[Objetivo declarado a]:
Quais linhas dos registros contêm a palavra "shown"? Mostre cada uma delas por inteiro.

[Texto selecionado]:
>>>>>

Uma das estratégias adotadas no 2º PDDUA foi a utilização de Projetos Especiais, justificados pelo arquiteto e consultor internacional Jorge H. Pérez como uma forma de enfatizar o projeto urbano no contexto do planejamento. Para Pérez, que foi contratado como consultor do processo de revisão do plano, o Projeto Especial teria como objetivo valorizar áreas urbanas dotadas de “consideráveis dimensões, localizadas em sítios com valores naturais e/ou culturais” (PÉREZ, 1998), devendo ser analisado conforme suas peculiaridades e a partir de consensos entre o Município e as partes interessadas.

<<<<<

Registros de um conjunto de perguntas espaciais

>>>>>

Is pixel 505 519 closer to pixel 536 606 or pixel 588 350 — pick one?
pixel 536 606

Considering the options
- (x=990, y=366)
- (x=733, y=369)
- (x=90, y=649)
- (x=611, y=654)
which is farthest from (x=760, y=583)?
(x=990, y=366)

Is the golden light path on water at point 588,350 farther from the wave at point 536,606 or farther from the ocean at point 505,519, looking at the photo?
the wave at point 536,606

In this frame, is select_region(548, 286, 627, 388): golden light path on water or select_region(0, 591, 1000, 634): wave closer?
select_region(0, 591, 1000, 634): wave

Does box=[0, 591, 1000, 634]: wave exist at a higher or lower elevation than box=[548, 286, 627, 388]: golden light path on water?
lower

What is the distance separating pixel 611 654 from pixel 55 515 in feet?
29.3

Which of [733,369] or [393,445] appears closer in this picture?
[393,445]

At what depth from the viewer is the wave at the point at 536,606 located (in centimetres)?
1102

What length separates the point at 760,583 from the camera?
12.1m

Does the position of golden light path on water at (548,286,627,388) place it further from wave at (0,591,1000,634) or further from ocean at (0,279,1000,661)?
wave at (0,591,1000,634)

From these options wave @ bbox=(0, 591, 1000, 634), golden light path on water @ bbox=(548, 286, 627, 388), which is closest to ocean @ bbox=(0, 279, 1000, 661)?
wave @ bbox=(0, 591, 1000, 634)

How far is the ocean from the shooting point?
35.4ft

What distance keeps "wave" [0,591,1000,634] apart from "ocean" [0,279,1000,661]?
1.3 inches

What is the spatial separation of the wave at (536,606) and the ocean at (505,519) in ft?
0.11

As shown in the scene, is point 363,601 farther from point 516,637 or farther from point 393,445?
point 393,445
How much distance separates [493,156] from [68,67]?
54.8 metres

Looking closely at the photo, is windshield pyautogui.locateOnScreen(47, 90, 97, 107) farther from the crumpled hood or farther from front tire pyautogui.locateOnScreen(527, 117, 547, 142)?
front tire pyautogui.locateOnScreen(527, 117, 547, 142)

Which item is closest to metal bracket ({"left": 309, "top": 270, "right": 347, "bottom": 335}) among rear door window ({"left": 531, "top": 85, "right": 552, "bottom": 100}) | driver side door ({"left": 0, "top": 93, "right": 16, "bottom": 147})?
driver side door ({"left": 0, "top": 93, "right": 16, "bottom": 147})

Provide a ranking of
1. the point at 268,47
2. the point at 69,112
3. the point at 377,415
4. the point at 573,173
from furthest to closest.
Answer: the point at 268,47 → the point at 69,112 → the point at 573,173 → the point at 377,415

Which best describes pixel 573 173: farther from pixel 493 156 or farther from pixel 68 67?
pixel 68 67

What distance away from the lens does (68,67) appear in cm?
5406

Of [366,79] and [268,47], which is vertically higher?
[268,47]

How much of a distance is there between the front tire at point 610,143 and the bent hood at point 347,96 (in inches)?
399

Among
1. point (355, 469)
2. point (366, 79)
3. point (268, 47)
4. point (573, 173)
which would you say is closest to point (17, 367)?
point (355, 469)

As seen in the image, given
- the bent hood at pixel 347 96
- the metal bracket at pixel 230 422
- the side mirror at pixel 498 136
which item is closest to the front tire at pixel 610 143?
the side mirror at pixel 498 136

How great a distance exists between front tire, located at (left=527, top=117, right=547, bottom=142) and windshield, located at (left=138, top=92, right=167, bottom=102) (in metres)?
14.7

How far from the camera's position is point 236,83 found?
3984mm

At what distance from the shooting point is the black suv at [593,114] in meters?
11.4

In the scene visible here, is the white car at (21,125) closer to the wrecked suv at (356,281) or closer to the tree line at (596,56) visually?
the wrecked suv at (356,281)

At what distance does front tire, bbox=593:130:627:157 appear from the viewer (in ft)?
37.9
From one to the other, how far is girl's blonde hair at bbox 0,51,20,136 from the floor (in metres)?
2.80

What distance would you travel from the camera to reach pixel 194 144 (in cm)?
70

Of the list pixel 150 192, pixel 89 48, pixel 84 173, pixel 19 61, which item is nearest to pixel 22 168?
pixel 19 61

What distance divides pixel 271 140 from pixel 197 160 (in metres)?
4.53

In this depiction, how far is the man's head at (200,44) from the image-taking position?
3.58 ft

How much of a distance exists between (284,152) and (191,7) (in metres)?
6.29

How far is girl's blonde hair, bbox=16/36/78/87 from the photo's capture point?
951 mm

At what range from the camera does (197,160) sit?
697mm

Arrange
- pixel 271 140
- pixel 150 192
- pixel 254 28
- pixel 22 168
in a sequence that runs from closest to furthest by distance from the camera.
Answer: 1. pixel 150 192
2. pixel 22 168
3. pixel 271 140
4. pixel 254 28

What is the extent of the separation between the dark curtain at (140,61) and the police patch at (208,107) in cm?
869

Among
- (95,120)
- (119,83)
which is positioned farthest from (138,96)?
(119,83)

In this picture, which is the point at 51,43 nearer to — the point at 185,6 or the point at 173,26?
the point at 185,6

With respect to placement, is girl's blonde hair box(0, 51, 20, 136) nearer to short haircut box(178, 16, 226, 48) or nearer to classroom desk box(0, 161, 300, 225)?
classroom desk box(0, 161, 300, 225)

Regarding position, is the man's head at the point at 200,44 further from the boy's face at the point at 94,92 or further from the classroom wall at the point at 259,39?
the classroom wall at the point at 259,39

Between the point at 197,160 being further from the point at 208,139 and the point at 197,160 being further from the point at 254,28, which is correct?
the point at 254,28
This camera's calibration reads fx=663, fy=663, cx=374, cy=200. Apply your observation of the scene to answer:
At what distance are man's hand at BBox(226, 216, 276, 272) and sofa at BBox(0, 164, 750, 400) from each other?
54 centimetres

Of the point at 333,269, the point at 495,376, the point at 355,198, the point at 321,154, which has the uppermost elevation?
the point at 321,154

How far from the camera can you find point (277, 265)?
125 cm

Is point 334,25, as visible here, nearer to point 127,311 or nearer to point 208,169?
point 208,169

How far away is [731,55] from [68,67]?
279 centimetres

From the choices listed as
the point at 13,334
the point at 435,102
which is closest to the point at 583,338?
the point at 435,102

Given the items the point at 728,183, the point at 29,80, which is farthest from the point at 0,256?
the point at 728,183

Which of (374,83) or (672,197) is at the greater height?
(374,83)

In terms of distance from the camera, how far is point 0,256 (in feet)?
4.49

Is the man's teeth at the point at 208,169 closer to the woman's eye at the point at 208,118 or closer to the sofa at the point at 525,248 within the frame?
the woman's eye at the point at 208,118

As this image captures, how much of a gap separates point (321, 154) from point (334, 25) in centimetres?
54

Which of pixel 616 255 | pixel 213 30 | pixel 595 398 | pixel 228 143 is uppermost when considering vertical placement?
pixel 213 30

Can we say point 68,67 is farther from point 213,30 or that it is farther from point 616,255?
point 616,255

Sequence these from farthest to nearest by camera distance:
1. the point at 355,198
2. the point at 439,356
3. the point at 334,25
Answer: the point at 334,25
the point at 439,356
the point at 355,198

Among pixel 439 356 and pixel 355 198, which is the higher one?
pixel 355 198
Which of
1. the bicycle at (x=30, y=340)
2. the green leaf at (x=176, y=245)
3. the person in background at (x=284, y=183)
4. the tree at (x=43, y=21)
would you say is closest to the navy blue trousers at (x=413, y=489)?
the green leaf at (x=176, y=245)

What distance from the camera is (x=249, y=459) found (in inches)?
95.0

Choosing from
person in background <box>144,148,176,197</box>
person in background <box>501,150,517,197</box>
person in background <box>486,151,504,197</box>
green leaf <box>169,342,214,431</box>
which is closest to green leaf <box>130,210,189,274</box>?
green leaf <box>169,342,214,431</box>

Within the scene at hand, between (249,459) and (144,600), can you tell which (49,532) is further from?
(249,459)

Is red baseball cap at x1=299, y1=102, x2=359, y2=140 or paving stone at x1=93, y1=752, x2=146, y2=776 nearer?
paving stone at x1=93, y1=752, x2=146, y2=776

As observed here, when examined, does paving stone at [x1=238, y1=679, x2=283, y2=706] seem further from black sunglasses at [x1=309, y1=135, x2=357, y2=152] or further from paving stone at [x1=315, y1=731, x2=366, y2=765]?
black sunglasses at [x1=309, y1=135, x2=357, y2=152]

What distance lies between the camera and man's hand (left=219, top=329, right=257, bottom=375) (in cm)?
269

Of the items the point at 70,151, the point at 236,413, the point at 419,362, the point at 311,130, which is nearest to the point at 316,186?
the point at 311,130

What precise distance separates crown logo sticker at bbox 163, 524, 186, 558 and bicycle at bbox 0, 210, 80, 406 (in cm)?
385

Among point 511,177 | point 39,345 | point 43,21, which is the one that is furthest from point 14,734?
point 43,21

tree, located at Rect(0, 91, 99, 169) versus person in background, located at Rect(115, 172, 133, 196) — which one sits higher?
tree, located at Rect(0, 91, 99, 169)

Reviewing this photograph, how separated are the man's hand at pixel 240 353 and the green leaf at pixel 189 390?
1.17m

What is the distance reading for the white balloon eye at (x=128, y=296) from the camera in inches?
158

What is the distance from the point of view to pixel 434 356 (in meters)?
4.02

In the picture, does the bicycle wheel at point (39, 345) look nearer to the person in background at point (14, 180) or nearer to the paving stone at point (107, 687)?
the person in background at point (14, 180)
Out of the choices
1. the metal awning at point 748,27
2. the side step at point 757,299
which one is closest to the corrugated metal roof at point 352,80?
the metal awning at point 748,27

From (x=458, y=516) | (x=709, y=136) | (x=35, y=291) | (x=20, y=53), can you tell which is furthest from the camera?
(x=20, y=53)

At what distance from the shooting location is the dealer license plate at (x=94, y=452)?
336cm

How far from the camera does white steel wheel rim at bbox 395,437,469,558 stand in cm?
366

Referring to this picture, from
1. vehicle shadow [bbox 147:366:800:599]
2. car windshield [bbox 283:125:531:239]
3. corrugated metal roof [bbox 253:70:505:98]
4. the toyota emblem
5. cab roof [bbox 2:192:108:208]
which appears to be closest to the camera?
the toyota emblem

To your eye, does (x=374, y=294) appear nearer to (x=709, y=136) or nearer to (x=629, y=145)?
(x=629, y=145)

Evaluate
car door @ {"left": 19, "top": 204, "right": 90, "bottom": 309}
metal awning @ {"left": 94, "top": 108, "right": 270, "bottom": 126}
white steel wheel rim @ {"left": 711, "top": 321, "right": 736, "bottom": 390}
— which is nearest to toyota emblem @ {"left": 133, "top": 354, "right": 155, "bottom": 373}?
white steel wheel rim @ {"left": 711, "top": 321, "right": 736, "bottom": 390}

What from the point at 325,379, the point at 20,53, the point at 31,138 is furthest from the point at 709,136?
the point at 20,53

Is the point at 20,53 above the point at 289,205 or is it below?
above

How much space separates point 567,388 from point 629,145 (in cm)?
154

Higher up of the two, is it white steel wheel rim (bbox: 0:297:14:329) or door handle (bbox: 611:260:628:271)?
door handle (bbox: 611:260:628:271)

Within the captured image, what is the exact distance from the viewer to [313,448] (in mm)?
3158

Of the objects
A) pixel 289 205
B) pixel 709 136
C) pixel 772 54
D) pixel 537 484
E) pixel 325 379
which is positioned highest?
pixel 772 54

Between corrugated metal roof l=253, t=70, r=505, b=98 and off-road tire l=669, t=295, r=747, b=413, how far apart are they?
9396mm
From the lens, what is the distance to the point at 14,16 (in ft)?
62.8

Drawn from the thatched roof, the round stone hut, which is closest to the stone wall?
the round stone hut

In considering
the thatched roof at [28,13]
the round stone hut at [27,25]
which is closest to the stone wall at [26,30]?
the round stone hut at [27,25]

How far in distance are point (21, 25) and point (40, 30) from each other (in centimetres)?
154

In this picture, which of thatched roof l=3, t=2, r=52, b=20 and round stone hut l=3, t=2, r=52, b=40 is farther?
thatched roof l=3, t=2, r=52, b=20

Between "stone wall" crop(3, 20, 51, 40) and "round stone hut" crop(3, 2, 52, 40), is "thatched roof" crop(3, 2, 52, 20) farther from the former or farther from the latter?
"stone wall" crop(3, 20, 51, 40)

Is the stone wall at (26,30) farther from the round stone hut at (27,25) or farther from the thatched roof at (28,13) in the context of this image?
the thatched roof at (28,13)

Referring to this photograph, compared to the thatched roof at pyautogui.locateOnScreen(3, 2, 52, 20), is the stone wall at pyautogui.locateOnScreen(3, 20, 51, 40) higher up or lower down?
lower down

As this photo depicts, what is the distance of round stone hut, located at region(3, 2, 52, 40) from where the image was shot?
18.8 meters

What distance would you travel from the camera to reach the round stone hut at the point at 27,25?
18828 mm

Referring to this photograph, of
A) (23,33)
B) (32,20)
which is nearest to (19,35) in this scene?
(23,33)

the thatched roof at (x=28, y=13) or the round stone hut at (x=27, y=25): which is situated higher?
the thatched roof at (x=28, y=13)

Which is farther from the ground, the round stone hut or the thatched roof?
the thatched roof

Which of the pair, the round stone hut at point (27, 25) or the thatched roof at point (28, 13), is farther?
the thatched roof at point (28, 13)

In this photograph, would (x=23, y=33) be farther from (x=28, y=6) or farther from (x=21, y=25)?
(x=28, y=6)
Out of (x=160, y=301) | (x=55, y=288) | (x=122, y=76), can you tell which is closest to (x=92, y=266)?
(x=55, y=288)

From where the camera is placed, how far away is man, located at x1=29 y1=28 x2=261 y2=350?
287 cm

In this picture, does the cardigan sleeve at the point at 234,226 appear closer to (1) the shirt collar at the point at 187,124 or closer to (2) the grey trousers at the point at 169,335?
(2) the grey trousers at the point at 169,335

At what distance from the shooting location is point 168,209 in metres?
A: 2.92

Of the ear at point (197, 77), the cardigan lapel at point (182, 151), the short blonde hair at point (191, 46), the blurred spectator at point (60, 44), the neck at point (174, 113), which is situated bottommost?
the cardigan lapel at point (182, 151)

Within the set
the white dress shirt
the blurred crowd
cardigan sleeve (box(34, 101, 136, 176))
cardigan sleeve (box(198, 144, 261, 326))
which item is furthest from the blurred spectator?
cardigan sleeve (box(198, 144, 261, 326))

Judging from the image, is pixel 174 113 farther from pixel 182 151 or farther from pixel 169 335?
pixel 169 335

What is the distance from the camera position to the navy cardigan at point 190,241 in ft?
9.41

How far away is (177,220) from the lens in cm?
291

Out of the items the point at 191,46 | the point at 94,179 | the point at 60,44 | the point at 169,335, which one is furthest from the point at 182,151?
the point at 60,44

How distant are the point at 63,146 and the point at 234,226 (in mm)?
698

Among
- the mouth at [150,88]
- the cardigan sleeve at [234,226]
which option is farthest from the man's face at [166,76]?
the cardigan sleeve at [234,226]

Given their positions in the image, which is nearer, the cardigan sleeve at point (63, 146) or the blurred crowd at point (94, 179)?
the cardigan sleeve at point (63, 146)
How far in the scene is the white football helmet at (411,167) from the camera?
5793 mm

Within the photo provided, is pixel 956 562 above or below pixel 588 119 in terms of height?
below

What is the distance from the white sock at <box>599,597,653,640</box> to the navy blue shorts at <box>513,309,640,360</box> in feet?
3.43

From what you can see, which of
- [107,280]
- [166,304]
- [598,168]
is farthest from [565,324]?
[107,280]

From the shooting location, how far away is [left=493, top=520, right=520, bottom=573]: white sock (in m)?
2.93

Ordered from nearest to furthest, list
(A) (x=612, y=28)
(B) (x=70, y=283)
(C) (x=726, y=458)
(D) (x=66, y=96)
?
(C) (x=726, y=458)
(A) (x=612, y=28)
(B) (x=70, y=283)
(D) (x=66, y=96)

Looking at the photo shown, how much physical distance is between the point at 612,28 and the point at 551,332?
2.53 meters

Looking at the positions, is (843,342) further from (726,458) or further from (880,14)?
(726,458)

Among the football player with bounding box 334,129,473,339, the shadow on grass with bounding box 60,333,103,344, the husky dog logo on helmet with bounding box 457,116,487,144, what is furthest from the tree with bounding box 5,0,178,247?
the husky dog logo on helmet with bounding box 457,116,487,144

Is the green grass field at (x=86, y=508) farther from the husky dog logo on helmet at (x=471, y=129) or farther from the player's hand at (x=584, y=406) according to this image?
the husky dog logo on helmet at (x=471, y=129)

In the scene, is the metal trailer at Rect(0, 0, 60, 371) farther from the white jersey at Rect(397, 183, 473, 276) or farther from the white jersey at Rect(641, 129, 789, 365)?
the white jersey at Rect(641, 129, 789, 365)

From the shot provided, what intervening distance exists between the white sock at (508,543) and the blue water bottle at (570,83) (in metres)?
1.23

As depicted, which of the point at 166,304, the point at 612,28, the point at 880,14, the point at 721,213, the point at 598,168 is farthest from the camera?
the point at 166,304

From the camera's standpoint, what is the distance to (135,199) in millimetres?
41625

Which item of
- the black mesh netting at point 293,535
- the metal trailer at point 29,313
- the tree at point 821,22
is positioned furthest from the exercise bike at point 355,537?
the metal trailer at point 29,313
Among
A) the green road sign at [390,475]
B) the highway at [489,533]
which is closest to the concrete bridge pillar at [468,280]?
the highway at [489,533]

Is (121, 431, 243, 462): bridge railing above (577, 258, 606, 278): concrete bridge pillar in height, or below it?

<<<<<

[Objetivo declarado b]:
Qual é o texto completo sobre os Projetos Especiais do 2º PDDUA? Extraia-o sem nenhuma alteração.

[Resposta correta a]:
As shown in the scene, is point 363,601 farther from point 516,637 or farther from point 393,445?
Looking at the photo shown, how much physical distance is between the point at 612,28 and the point at 551,332?

[Resposta correta b]:
Uma das estratégias adotadas no 2º PDDUA foi a utilização de Projetos Especiais, justificados pelo arquiteto e consultor internacional Jorge H. Pérez como uma forma de enfatizar o projeto urbano no contexto do planejamento. Para Pérez, que foi contratado como consultor do processo de revisão do plano, o Projeto Especial teria como objetivo valorizar áreas urbanas dotadas de “consideráveis dimensões, localizadas em sítios com valores naturais e/ou culturais” (PÉREZ, 1998), devendo ser analisado conforme suas peculiaridades e a partir de consensos entre o Município e as partes interessadas.